Product Context
Design the deployment architecture for machine learning models that personalize next-best actions inside Voya Learn, Voya Retire, and related participant digital experiences. The system should decide which educational content, retirement guidance prompts, and plan recommendations to surface to each user session.
Scale
| Signal | Value |
|---|
| Registered users across participant surfaces | 9M |
| DAU | 1.2M |
| Peak recommendation QPS | 18K |
| Eligible content + offers catalog | 2.5M items |
| New/updated items per day | 40K |
| Per-request latency budget (p99) | 180ms |
| Training events per day | 220M impressions/clicks/conversions |
Task
You are the AI Architect responsible for choosing the tools and technologies used to deploy these models in production. Rather than listing favorite tools, design the end-to-end ML serving system and explain where specific technologies fit.
- Clarify the product, ML, and compliance requirements for personalized recommendations in Voya participant channels.

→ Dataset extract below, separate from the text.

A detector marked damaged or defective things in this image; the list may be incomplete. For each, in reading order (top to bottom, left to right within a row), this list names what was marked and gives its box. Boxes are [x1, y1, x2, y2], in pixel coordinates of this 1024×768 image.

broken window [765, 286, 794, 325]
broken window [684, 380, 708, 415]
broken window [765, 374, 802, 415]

- Propose a multi-stage architecture for online serving, including candidate retrieval, ranking, and re-ranking or policy layers.
- Choose the deployment stack for training, model registry, feature storage, real-time inference, and batch scoring, and justify why each technology fits Voya's constraints.

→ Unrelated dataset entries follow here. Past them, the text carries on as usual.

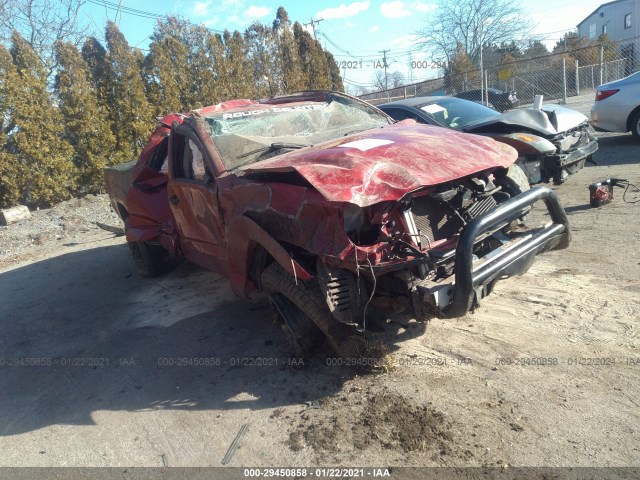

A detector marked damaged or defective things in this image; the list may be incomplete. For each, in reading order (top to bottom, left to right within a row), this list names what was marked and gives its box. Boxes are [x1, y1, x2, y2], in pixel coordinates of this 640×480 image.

shattered windshield [204, 94, 390, 171]
crumpled red hood [240, 124, 516, 206]
shattered windshield [418, 97, 502, 129]
dented fender [228, 215, 312, 296]
wrecked red pickup truck [105, 91, 568, 352]
damaged front bumper [416, 188, 568, 318]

- Define how you would handle model rollout, rollback, offline evaluation, online experimentation, and monitoring.
- Identify key failure modes such as feature drift, training-serving skew, stale features, and service degradation, and explain mitigations.
Constraints
- Recommendations may use behavioral, account, and plan-level features, but must respect financial-services privacy, auditability, and access controls.
- Some features are near-real-time (recent clicks, contribution changes), while others refresh daily (account balances, plan metadata).
- The system must support both online low-latency inference and overnight batch scoring for outbound campaigns.
- Cost matters: GPU usage should be limited to stages where it materially improves business value.
- The design should be resilient enough for participant-facing traffic with 99.95% availability and clear fallback behavior.